US 12,379,933 B2
Ultra pipelined accelerator for machine learning inference
Titash Rakshit, Austin, TX (US); Malik Aqeel Anwar, Atlanta, GA (US); and Ryan Hatcher, Austin, TX (US)
Assigned to Samsung Electronics Co., Ltd., Yongin-si (KR)
Filed by Samsung Electronics Co., Ltd., Suwon-si (KR)
Filed on Apr. 2, 2020, as Appl. No. 16/838,971.
Claims priority of provisional application 62/934,355, filed on Nov. 12, 2019.
Claims priority of provisional application 62/927,544, filed on Oct. 29, 2019.
Claims priority of provisional application 62/926,292, filed on Oct. 25, 2019.
Prior Publication US 2021/0124588 A1, Apr. 29, 2021
Int. Cl. G06F 9/38 (2018.01); G06F 17/16 (2006.01); G06N 3/02 (2006.01); G06T 1/20 (2006.01)

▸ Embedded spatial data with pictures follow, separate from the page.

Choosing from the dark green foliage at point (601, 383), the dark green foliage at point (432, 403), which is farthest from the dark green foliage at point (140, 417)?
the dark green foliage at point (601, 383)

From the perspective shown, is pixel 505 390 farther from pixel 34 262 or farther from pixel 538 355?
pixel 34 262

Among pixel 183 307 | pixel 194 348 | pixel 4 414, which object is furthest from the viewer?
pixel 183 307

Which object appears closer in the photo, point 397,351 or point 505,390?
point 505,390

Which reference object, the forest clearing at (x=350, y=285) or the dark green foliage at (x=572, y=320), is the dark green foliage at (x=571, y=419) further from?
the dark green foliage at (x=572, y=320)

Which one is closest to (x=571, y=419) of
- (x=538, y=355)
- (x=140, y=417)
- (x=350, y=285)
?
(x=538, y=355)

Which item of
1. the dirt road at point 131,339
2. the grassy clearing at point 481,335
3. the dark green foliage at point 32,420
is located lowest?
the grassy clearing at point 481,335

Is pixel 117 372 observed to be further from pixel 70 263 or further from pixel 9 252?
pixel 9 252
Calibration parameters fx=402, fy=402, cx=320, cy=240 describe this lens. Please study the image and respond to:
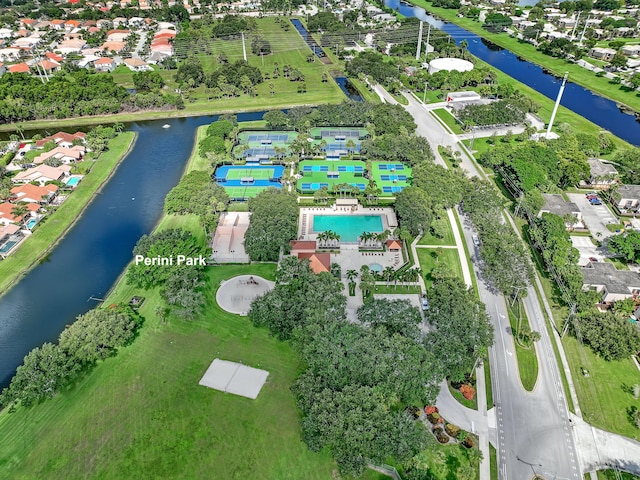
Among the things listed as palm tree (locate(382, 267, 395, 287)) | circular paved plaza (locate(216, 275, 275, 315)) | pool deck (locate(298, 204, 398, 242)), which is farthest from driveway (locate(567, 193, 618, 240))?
circular paved plaza (locate(216, 275, 275, 315))

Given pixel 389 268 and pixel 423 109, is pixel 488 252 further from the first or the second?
pixel 423 109

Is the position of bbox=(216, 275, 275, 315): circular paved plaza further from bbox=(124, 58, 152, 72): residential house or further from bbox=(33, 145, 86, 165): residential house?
bbox=(124, 58, 152, 72): residential house

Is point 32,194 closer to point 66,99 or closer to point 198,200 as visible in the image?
point 198,200

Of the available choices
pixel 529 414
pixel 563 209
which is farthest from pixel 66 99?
pixel 529 414

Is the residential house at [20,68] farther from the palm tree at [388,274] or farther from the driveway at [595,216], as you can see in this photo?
the driveway at [595,216]

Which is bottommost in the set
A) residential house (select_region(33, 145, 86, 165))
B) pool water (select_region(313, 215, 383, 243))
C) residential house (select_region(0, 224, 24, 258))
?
pool water (select_region(313, 215, 383, 243))

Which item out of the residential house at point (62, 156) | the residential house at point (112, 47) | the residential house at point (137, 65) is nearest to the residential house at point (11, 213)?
the residential house at point (62, 156)
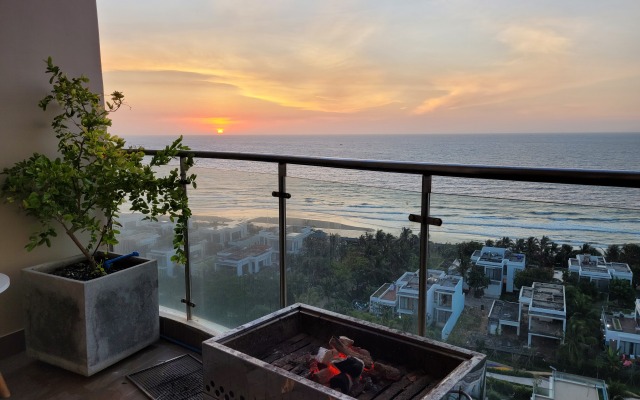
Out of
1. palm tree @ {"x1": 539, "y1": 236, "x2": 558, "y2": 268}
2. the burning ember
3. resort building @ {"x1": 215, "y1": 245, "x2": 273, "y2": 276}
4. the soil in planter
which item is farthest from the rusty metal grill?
the soil in planter

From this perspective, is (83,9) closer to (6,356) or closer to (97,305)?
(97,305)

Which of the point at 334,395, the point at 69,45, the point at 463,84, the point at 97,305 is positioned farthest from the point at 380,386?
the point at 463,84

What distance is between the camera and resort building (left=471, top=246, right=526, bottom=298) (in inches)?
63.4

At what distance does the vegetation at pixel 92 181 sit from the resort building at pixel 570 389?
195cm

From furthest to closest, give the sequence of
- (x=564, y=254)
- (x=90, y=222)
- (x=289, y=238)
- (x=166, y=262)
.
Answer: (x=166, y=262) < (x=90, y=222) < (x=289, y=238) < (x=564, y=254)

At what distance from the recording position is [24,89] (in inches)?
107

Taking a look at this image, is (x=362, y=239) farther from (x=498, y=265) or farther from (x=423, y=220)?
(x=498, y=265)

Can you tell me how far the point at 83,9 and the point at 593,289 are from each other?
10.7 feet

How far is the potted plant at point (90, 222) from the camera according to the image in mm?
2424

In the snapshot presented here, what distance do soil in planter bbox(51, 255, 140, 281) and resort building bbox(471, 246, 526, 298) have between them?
2.08 m

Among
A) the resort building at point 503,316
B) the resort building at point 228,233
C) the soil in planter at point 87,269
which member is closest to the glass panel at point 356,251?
the resort building at point 503,316

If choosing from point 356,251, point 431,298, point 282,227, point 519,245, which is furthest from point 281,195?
point 519,245

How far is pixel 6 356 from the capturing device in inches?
108

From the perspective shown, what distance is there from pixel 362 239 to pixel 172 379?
52.5 inches
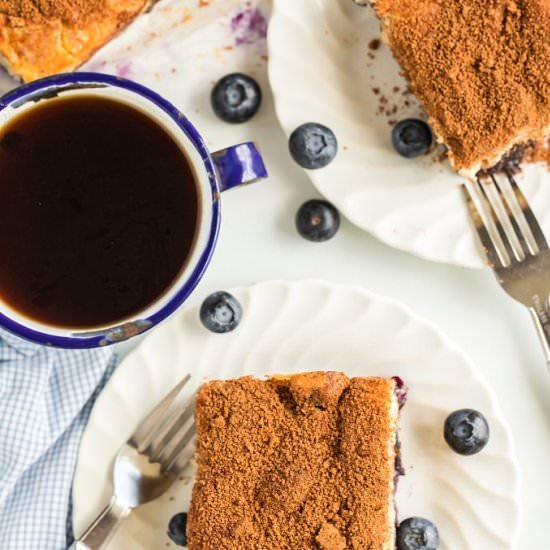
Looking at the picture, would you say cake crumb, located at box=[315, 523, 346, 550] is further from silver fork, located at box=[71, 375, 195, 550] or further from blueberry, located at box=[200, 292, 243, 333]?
blueberry, located at box=[200, 292, 243, 333]

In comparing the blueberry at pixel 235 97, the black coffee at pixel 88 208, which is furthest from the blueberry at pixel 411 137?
the black coffee at pixel 88 208

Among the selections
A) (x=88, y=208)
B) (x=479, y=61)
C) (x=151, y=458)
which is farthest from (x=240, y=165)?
(x=151, y=458)

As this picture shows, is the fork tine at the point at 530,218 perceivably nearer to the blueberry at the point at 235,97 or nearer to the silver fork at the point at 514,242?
the silver fork at the point at 514,242

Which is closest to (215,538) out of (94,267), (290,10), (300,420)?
(300,420)

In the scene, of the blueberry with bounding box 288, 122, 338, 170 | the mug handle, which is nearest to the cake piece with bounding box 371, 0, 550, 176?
the blueberry with bounding box 288, 122, 338, 170

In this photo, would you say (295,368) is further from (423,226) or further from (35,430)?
(35,430)

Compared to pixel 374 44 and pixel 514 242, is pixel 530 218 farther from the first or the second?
pixel 374 44
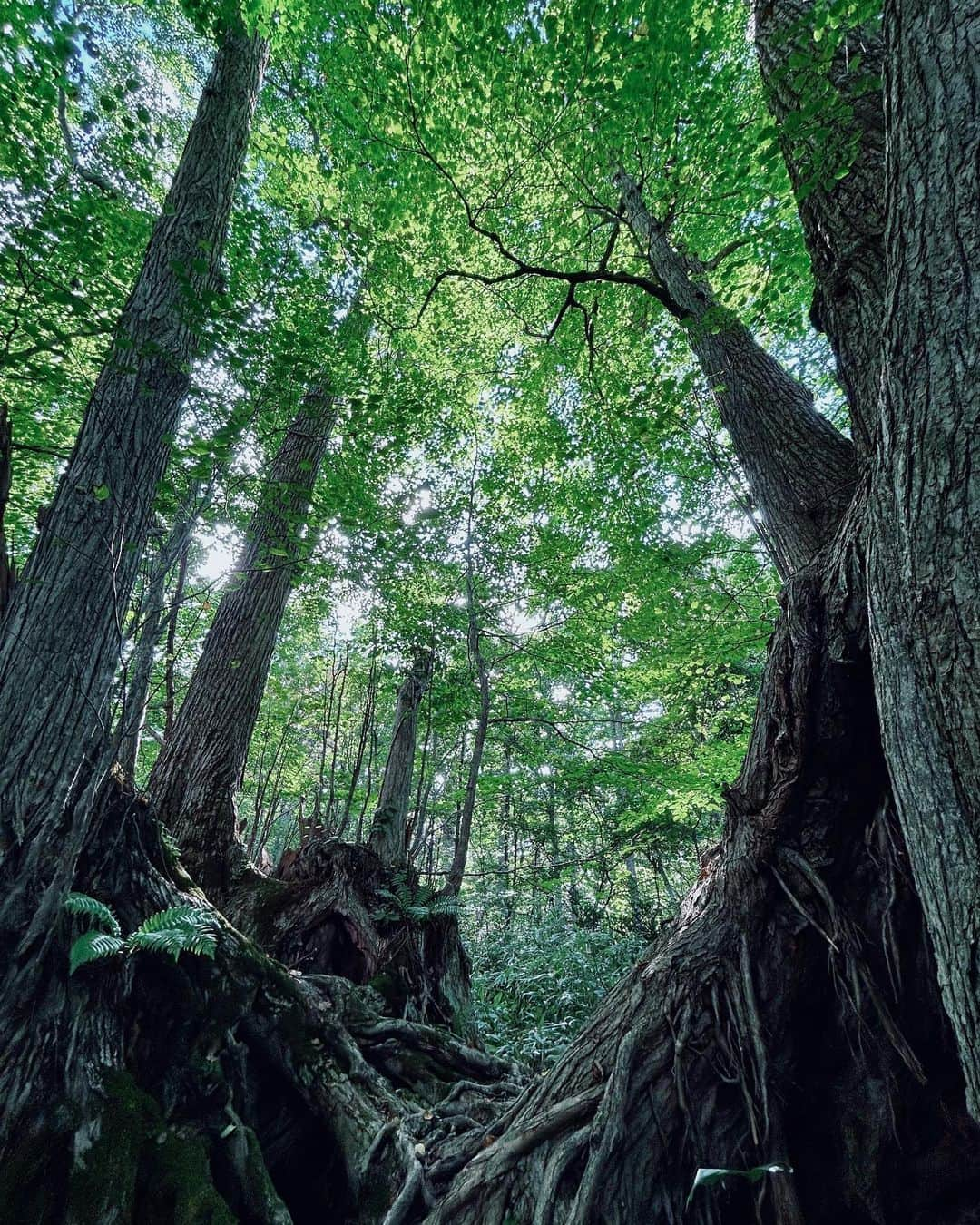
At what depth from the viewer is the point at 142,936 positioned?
232 cm

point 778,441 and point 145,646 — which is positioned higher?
point 778,441

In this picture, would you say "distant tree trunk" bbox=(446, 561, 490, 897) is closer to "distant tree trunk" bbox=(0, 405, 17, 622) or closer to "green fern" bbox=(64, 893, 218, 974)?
"green fern" bbox=(64, 893, 218, 974)

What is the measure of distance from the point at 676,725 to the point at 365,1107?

CPC G06F 9/3867 (2013.01) [G06F 17/16 (2013.01); G06N 3/02 (2013.01); G06T 1/20 (2013.01)] 19 Claims
OG exemplary drawing
 
1. A method of pipelining inference of a neural network comprising a plurality of layers comprising an i-th layer (i being an integer greater than zero), an (i+1)-th layer, and an (i+2)-th layer, the method comprising:
processing, by a controller, a first set of i-th values of the i-th layer via an i-th composite filter to generate (i+1)-th values for the (i+1)-th layer;
determining, by the controller, a quantity of the (i+1)-th values as being sufficient for processing by an (i+1)-th filter associated with the (i+1)-th layer, based on generating the (i+1)-th values to correspond to each unit being operated on by the (i+1)-th filter, the i-th composite filter comprising a first i-th filter and a second i-th filter, and generating more than one (i+1)-th value per clock cycle based on the second i-th filter being offset from the first i-th filter on the i-th layer; and
in response to the determining, processing, by the controller, the (i+1)-th values via the (i+1)-th filter to generate an output value for the (i+2)-th layer while concurrently processing a second set of i-th values of the i-th layer via the i-th composite filter.